L’Organisation mondiale de la santé a appelé mardi à intensifier de toute urgence les soins pour les maladies neurologiques, qui touchent plus de trois milliards de personnes dans le monde, insistant sur le fait que nombre d’entre elles pourraient être évitées ou traitées grâce aux services appropriés.
Les maladies neurologiques touchent plus de 40 % de la population mondiale, tandis que les troubles font plus de 11 millions de morts chaque année, selon l’OMS.
Les 10 principales affections neurologiques contribuant aux décès et aux invalidités comprennent les accidents vasculaires cérébraux, la migraine, la maladie d’Alzheimer et autres démences, la méningite et l’épilepsie idiopathique, selon les derniers chiffres de 2021.
Mais des obstacles structurels, financiers et sociaux entravent les progrès dans la lutte contre ces maladies, tandis que des préjugés et des idées fausses largement répandues empêchent les gens de se faire soigner, a averti l’agence de santé des Nations Unies.
« L’OMS appelle à une action mondiale urgente, coordonnée et fondée sur des données probantes, pour donner la priorité à la santé du cerveau et étendre les soins neurologiques », indique le communiqué.
Seuls 63 pays disposent d’une politique nationale sur les troubles neurologiques, tandis que 34 seulement déclarent disposer d’un financement dédié.
« Avec plus d’une personne sur trois dans le monde vivant avec des maladies affectant son cerveau, nous devons faire tout notre possible pour améliorer les soins de santé dont elle a besoin », a déclaré le directeur général adjoint de l’OMS, Jeremy Farrar.

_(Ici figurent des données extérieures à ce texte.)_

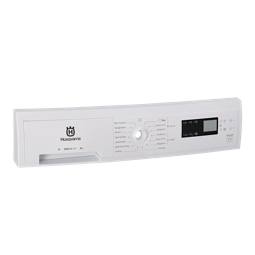 control panel,white,Husqvarna,SV,SYM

« Beaucoup de ces troubles neurologiques peuvent être prévenus ou traités efficacement, mais les services restent hors de portée pour la plupart, en particulier dans les zones rurales et mal desservies, où les gens sont trop souvent confrontés à la stigmatisation, à l’exclusion sociale et à des difficultés financières. »
Le rapport de l’OMS révèle que les pays à faible revenu comptent plus de 80 fois moins de neurologues que les pays à revenu élevé.
« Cette pénurie signifie que pour de nombreux patients, un diagnostic, un traitement et des soins continus en temps opportun sont tout simplement hors de portée », prévient-il.
L’OMS a déclaré que le sous-financement chronique de la recherche, en particulier dans les pays à revenu faible ou intermédiaire, entravait la création de politiques efficaces sur les troubles neurologiques.
L’agence basée à Genève a déclaré que seuls 46 pays offraient des services aux soignants et que 44 seulement disposaient de protections juridiques pour les soignants, ce qui faisait que les soignants informels n’avaient ni reconnaissance ni moyens de soutien.
« Sans action, le fardeau des troubles neurologiques continuera d’augmenter », a déclaré l’OMS.
Il a exhorté les pays à faire de ce sujet une priorité grâce à des investissements soutenus, à élargir l’accès aux soins, à promouvoir la santé cérébrale et à renforcer la surveillance pour aider à améliorer la prise de décision.